§ **What is required**: Of all the lines in the records below, copy only those that contain the string "common".

—————

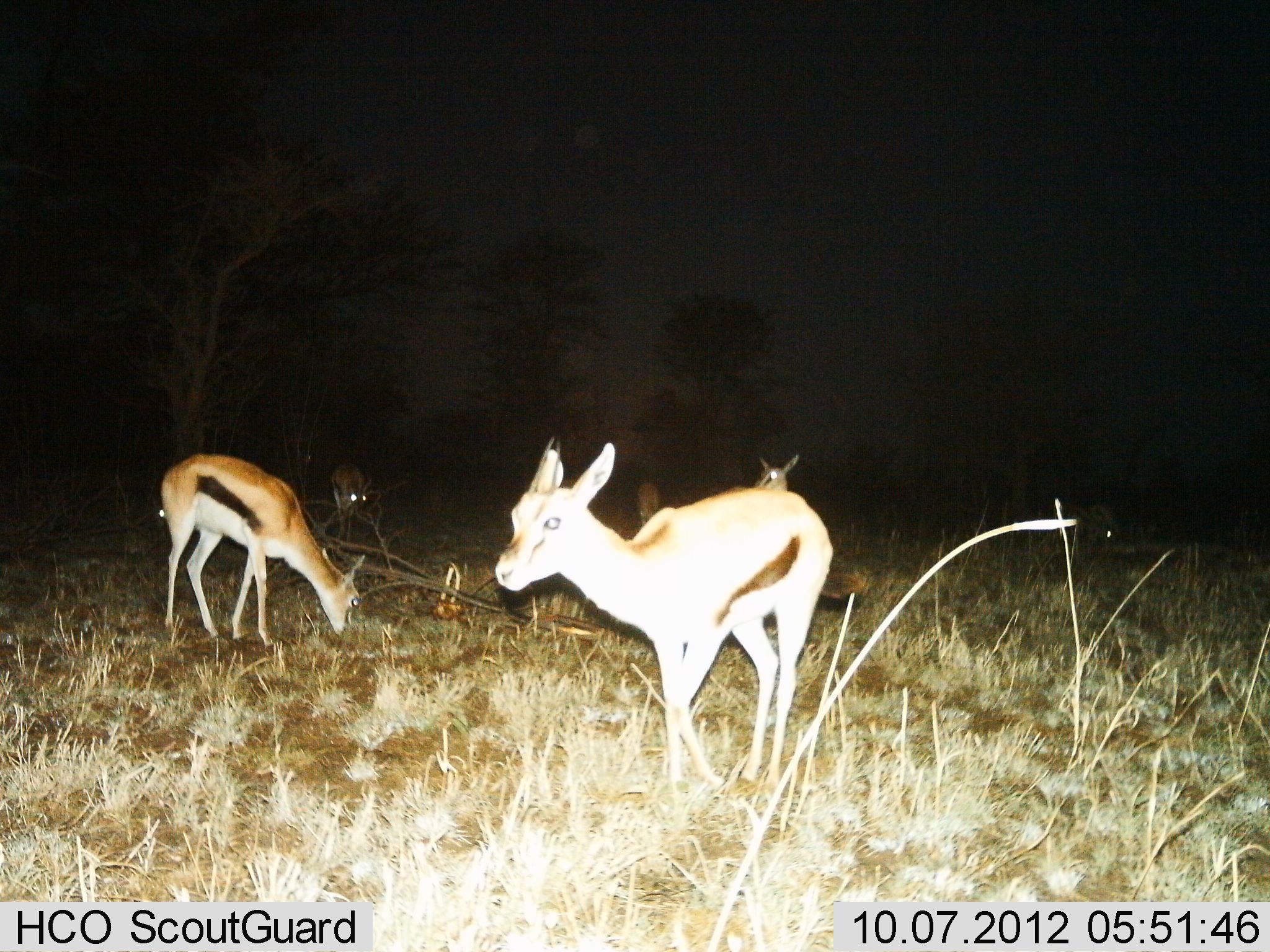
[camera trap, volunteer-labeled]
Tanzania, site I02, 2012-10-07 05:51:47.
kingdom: Animalia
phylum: Chordata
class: Mammalia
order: Artiodactyla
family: Bovidae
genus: Eudorcas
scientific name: Eudorcas thomsonii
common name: thomson's gazelle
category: gazellethomsons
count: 5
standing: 70%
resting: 0%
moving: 40%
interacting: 0%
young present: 0%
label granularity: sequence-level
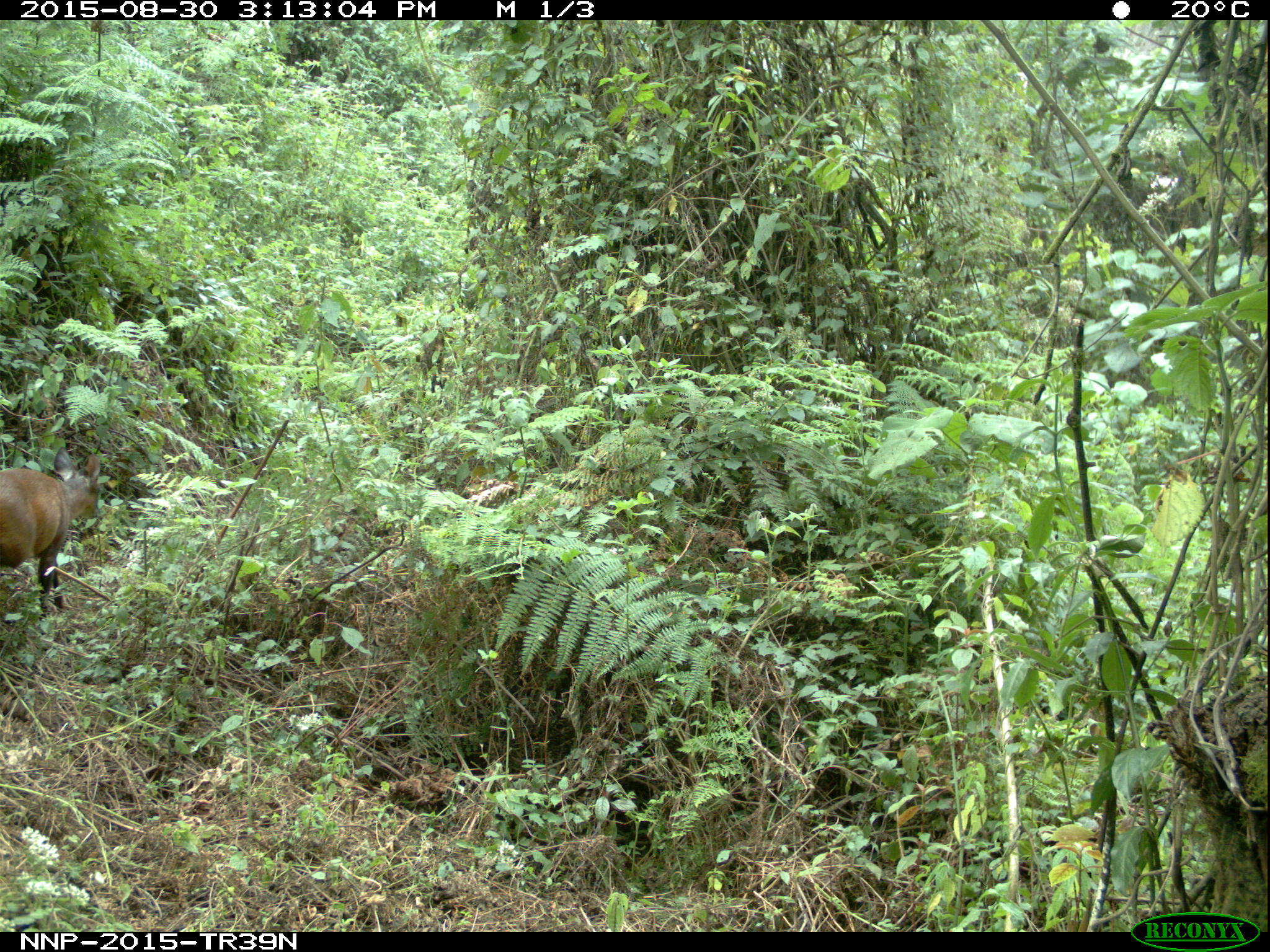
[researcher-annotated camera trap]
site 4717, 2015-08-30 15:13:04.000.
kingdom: Animalia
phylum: Chordata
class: Mammalia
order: Artiodactyla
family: Bovidae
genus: Cephalophus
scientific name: Cephalophus nigrifrons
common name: black-fronted duiker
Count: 1.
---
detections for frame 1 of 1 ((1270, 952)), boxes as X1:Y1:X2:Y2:
cephalophus nigrifrons: 0:446:101:621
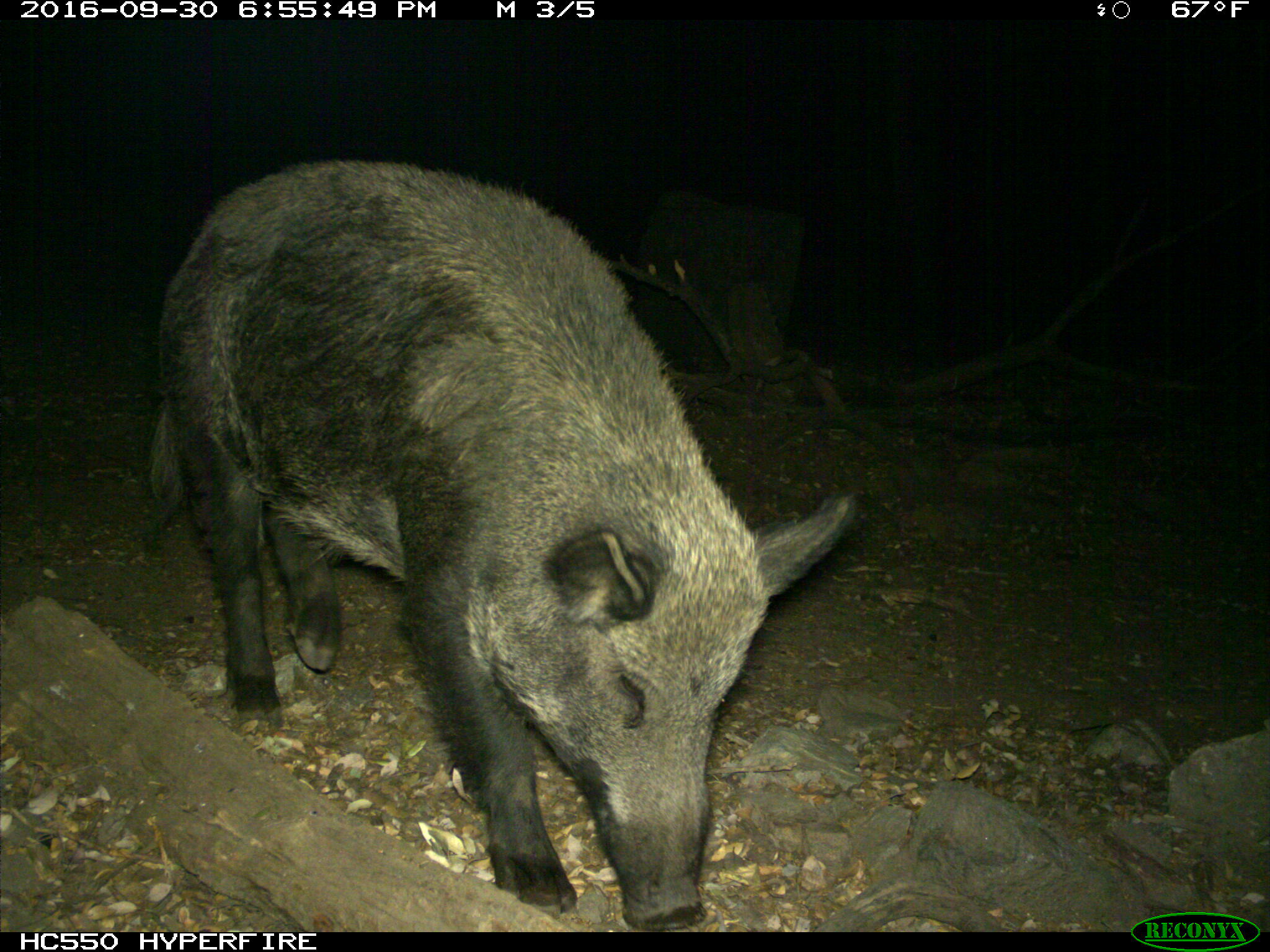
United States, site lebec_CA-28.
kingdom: Animalia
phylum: Chordata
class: Mammalia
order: Artiodactyla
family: Suidae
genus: Sus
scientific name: Sus scrofa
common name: wild boar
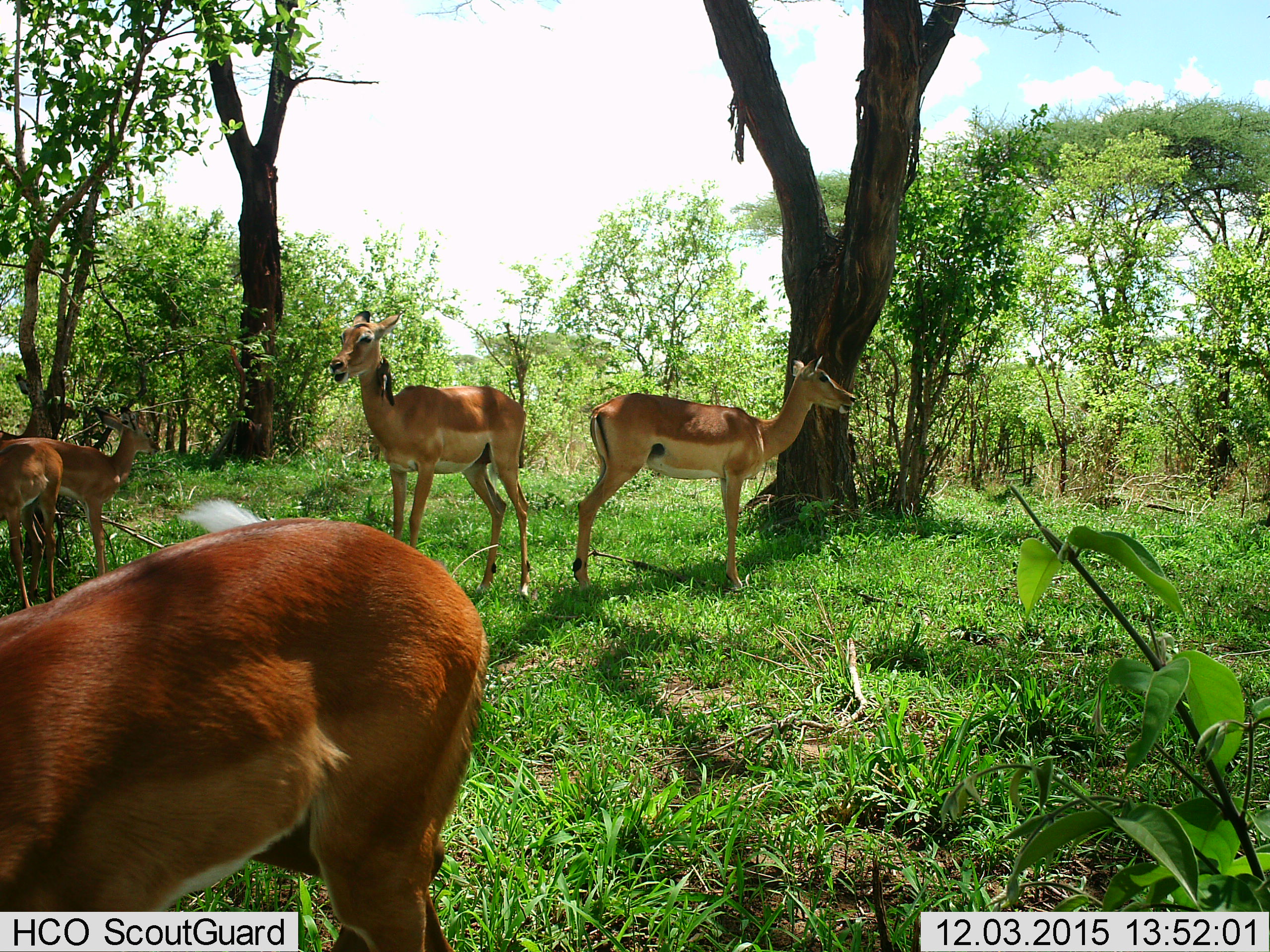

—————

§ **Answer to this problem**:
common name: thomson's gazelle
common name: black-fronted duiker
common name: wild boar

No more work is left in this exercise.